The Biden administration eagerly availed itself of the opportunity to Get Tough On Communism by denouncing the Cuban government and championing the rights of the protesters, albeit without any regard for what impact the ongoing and increasingly ridiculous US embargo has had in terms of creating the economic and public health conditions that sparked the demonstrations. The administration will reportedly take at least symbolic steps in the next few days to show that America Cares About The Cuban People, though it’s not clear what those steps might entail. Relief from the embargo is unlikely to be among them.
The Biden administration announced Wednesday that it will leave COVID-related restrictions on cross-border travel to and from both Mexico and Canada in place for at least another month. The Canadian government has announced that it will ease its border restrictions for vaccinated US travelers starting next month.

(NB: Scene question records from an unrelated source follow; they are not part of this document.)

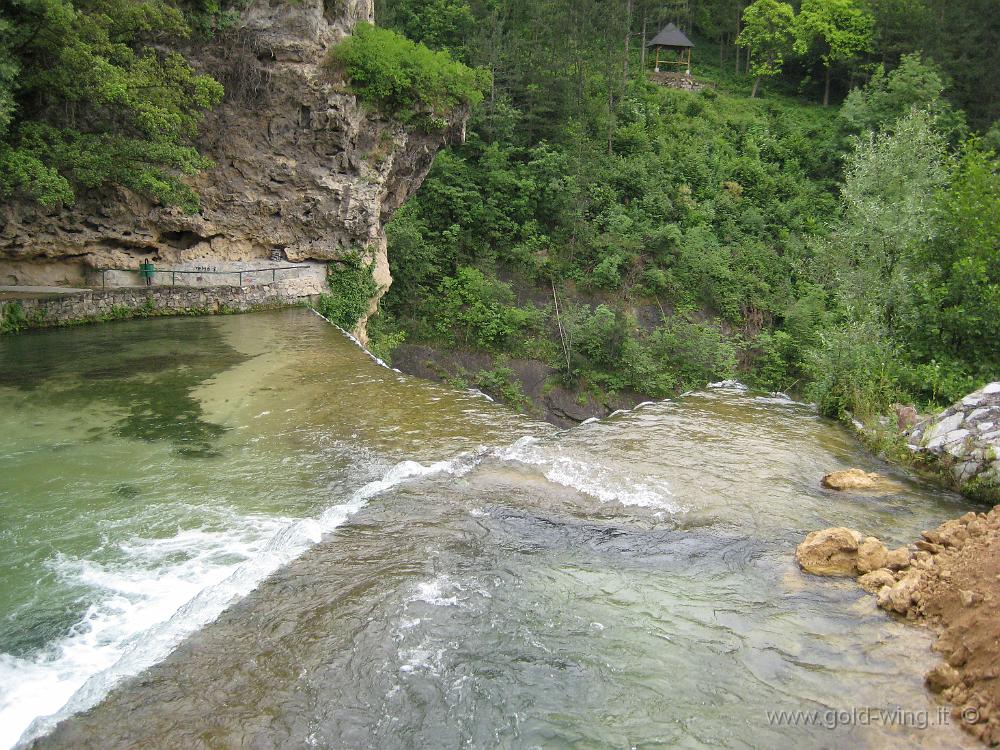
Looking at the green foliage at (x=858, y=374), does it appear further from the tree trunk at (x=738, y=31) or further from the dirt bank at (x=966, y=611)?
the tree trunk at (x=738, y=31)

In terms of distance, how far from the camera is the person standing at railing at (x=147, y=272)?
2123 cm

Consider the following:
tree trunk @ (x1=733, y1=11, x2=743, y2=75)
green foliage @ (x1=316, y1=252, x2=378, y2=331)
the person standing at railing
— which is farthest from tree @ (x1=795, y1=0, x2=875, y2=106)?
the person standing at railing

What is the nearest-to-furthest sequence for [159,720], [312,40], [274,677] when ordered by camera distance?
[159,720] → [274,677] → [312,40]

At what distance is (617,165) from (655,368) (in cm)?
1359

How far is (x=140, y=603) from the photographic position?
22.7 ft

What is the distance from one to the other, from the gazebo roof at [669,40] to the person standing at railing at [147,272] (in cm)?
3813

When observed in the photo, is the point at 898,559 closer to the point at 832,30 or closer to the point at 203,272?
the point at 203,272

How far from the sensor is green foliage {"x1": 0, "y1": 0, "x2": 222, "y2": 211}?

Finally, at Responsible Statecraft Assal Rad argues that the definition of “forever wars” needs to be expanded to cover conflicts that aren’t fought on a traditional battlefield:
Ending endless war has become an ever-present catchphrase, employed by Republicans and Democrats alike, to appeal to the majority of Americans who wish to see an end to ineffective U.S. wars and adventurism across the world, and better use of their hard-earned tax dollars. But, while we may think of war to mean military incursions, bombs and fighting, there is an aspect to U.S. warfare that is too-often absent from the discussion: economic warfare.